Au printemps de 1656 au couvent de Port-Royal, l’état de Marguerite Périer, jeune pensionnaire d’une illustre famille, se détériorait gravement. Malgré les soins des meilleurs spécialistes, la lésion purulente qu’elle avait au visage ne cessait de grossir, et prenait des proportions dangereuses. Depuis peu, la jeune fille devait même être séparée des autres pensionnaires, l’odeur émanant de la plaie rendant la concentration en classe impossible. Le seul traitement restant, que l’on commençait à envisager, était d’appliquer un fer chauffé à blanc sur la partie malade du corps. Face à la gravité de la situation, lors d’un temps de prière en communauté, à l’heure de la mort du Christ en croix le vendredi, une religieuse appliqua sur la lésion une relique de la passion présente dans la chapelle, une « sainte épine ». Cet acte audacieux fut rapidement récompensé et Marguerite complètement guérie.

L’on rendit grâce à Dieu pour le secours porté à la petite. Son caractère extraordinaire était indéniable, avec une quantité de témoins, dont un certain nombre de membres de la haute société. Chose rare, il fut même reconnu par une enquête officielle du diocèse de Paris. Tout cela aurait pu simplement devenir un récit extraordinaire et fortifiant pour la foi, mais le contexte en fera une source de polémiques. En effet, trois ans plus tôt, Rome avait condamné cinq propositions de l’Augustinus de Jansénius comme hérétiques et l’on accusait alors Port-Royal de résister. Mais les partisans de l’abbaye niaient tout simplement que les articles condamnés se trouvassent dans l’œuvre du célèbre théologien. Est-ce donc que le miracle était un signe de faveur divine sur leur position ? Chez les Jésuites notamment on soutint l’inverse, et on laissa discrètement entendre que la guérison ne proviendrait pas de Dieu…

Cette question stimula Blaise Pascal, oncle et parrain de la miraculée, et ami de Port-Royal, et l’amena à une réflexion personnelle pour écarter cette suspicion, c’est ce que l’on trouve dans une riche section des Pensées sur les miracles. Pouvoir déterminer et assurer la nature véritable de cet événement pouvait assurer non seulement la réputation, mais peut-être même la survie de sa famille spirituelle, face à des accusations graves.
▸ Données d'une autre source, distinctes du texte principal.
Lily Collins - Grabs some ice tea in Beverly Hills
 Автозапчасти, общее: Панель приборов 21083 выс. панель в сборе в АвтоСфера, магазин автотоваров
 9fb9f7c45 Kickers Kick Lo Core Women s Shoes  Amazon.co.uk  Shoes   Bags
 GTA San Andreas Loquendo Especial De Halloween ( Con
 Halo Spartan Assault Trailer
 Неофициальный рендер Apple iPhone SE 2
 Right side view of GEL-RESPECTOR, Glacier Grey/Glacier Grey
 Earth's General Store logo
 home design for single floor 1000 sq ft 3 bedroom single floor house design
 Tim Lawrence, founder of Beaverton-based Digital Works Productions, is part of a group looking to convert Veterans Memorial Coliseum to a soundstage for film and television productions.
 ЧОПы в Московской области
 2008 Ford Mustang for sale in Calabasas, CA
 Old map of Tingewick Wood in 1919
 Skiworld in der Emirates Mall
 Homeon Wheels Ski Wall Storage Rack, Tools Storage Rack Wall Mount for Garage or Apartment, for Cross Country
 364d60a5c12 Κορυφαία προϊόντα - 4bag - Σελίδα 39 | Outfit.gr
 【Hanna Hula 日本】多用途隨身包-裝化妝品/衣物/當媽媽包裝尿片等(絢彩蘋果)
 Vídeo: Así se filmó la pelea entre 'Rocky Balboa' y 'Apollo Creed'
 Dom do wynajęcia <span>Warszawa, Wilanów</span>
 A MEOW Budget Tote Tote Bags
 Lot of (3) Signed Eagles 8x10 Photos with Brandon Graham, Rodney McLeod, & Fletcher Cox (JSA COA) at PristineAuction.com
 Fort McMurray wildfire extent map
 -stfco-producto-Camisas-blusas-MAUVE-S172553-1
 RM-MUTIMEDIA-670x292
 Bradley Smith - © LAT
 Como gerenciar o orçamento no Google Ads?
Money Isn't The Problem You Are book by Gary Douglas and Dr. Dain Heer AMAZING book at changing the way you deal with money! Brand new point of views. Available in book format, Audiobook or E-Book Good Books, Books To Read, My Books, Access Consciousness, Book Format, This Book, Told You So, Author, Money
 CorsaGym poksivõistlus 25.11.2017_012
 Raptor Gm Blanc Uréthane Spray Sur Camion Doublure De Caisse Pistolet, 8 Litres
Il y a miracle et miracle…

Le miracle présente en effet cette difficulté profonde que, même quand les explications naturelles ont été définitivement écartées, il est toujours susceptible de donner prise à des interprétations diverses, voire à l’accusation d’une origine démoniaque. Jésus lui-même en fit les frais : « Il n’expulse les démons que par Béelzéboul, le chef des démons ! [1] » La Tradition et les Saintes Écritures elles-mêmes admettent que les esprits déchus puissent accomplir des prodiges dans le monde créé, la théologie parlant alors plutôt de faits préternaturels (à côté de la nature) que surnaturels (au-dessus de la nature), car ce dernier terme est généralement réservé aux miracles authentiquement divins. Mais si ces divers prodiges peuvent être également extraordinaires, comment déterminer la nature véritable d’un tel fait ? Sans moyen de différenciation, les miracles perdraient leur force de signe, et il faudrait alors adhérer aux recommandations de ceux qui conseillent de se méfier de ce genre de choses… Mais pourtant l’histoire montre qu’ils ont, à de nombreuses reprises, joué un rôle-clé pour le peuple d’Israël et pour l’Église. On pense notamment au rôle qu’ils jouent dans les procès de béatification et de canonisation.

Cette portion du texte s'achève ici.